Given data
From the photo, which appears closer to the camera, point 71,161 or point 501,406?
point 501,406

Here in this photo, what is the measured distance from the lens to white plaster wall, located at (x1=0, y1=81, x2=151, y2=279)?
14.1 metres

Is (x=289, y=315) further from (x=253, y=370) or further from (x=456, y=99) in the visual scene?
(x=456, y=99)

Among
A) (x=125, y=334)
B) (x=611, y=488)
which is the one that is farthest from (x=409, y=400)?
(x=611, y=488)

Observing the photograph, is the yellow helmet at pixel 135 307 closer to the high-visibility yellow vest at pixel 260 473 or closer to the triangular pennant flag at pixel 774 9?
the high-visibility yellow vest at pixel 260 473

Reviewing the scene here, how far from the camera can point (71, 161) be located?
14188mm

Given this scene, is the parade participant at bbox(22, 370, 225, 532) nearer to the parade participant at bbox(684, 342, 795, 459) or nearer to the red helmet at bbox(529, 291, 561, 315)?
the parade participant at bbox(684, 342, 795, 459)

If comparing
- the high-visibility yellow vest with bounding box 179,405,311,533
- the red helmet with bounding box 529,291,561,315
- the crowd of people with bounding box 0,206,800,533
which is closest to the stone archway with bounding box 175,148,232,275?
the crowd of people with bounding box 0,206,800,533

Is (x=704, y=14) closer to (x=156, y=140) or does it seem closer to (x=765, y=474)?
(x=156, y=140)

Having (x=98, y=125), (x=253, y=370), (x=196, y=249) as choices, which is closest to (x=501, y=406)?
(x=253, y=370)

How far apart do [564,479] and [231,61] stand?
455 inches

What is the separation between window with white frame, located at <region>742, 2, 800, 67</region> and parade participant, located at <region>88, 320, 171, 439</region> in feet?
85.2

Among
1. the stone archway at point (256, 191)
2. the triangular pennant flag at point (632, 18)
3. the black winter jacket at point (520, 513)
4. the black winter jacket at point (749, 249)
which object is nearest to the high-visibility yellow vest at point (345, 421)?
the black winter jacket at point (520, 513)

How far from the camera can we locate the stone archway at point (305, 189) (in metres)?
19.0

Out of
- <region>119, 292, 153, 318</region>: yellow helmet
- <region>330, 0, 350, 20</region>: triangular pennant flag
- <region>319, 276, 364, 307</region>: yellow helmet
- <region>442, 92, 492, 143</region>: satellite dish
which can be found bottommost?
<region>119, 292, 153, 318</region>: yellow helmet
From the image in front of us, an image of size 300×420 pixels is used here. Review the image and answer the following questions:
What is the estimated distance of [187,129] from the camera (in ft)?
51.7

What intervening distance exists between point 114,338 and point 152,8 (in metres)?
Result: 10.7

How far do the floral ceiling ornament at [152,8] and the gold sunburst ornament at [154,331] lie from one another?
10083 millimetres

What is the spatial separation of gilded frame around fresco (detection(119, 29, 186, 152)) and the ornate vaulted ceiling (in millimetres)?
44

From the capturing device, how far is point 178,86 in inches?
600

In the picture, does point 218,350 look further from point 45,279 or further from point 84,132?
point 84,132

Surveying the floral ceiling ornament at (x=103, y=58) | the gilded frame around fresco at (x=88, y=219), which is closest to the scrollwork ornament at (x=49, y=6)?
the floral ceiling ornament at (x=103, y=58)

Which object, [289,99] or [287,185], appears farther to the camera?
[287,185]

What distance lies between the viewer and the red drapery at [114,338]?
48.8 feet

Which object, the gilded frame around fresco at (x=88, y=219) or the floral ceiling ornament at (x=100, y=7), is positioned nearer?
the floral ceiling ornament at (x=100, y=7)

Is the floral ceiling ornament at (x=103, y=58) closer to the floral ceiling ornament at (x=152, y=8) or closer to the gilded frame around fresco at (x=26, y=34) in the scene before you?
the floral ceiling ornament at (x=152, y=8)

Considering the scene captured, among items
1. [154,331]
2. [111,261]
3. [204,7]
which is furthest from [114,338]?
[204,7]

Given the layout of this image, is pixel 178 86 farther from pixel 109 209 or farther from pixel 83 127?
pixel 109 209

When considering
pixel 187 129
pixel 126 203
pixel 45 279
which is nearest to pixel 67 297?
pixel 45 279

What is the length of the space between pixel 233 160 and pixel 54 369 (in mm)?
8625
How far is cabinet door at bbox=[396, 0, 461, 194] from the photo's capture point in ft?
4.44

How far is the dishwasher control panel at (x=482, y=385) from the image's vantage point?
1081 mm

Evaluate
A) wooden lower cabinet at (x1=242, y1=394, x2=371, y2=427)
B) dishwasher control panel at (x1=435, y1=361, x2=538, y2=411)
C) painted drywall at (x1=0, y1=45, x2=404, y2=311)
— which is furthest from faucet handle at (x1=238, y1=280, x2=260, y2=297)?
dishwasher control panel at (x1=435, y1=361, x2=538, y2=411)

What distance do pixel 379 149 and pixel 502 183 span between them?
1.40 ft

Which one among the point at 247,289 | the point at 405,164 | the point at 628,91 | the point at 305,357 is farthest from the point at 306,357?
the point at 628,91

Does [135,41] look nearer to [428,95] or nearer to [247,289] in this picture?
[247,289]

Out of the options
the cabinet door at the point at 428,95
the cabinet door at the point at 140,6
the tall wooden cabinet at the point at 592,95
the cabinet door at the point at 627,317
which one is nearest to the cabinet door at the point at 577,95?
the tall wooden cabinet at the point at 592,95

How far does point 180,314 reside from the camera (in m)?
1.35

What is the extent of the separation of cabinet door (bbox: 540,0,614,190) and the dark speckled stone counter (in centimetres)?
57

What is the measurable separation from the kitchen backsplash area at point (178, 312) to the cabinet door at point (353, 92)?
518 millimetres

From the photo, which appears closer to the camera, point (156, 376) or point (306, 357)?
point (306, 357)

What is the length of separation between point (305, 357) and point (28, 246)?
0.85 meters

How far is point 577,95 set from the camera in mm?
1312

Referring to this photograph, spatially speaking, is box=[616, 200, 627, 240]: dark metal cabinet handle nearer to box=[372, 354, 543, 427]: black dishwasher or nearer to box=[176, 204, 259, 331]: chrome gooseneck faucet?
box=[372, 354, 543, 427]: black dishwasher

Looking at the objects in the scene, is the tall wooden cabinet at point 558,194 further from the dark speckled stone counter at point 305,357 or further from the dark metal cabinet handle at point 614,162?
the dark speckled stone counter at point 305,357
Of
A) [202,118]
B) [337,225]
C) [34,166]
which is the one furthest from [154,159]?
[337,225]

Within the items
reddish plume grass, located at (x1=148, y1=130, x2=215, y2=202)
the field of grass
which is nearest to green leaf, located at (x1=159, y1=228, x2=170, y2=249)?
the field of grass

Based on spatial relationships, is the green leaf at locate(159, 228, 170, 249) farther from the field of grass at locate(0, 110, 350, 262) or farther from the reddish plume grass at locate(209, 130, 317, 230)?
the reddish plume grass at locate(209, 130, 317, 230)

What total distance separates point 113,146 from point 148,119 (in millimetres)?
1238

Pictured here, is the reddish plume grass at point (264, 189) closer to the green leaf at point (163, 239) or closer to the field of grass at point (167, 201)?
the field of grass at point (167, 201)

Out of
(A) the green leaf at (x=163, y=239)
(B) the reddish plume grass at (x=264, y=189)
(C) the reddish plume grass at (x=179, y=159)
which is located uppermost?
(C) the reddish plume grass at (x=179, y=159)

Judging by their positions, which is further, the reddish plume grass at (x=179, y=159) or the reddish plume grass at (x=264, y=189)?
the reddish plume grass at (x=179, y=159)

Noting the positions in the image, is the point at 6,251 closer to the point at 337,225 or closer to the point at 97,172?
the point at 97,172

Exercise description
Everything from the line containing "What total distance" to the last line of the entries above should be quoted exactly, and only that.

Exercise answer
What total distance separates point 113,146 from point 148,119 (in millimetres)?
1238

Pictured here, is the reddish plume grass at point (264, 189) closer to the green leaf at point (163, 239) or closer to the field of grass at point (167, 201)?
the field of grass at point (167, 201)

Out of
(A) the green leaf at (x=163, y=239)
(B) the reddish plume grass at (x=264, y=189)
(C) the reddish plume grass at (x=179, y=159)
which is located uppermost?
(C) the reddish plume grass at (x=179, y=159)

Judging by their positions, which is further, the reddish plume grass at (x=179, y=159) or the reddish plume grass at (x=264, y=189)?
the reddish plume grass at (x=179, y=159)

Noting the positions in the image, is the point at 6,251 closer to the point at 337,225 or closer to the point at 97,172?
the point at 97,172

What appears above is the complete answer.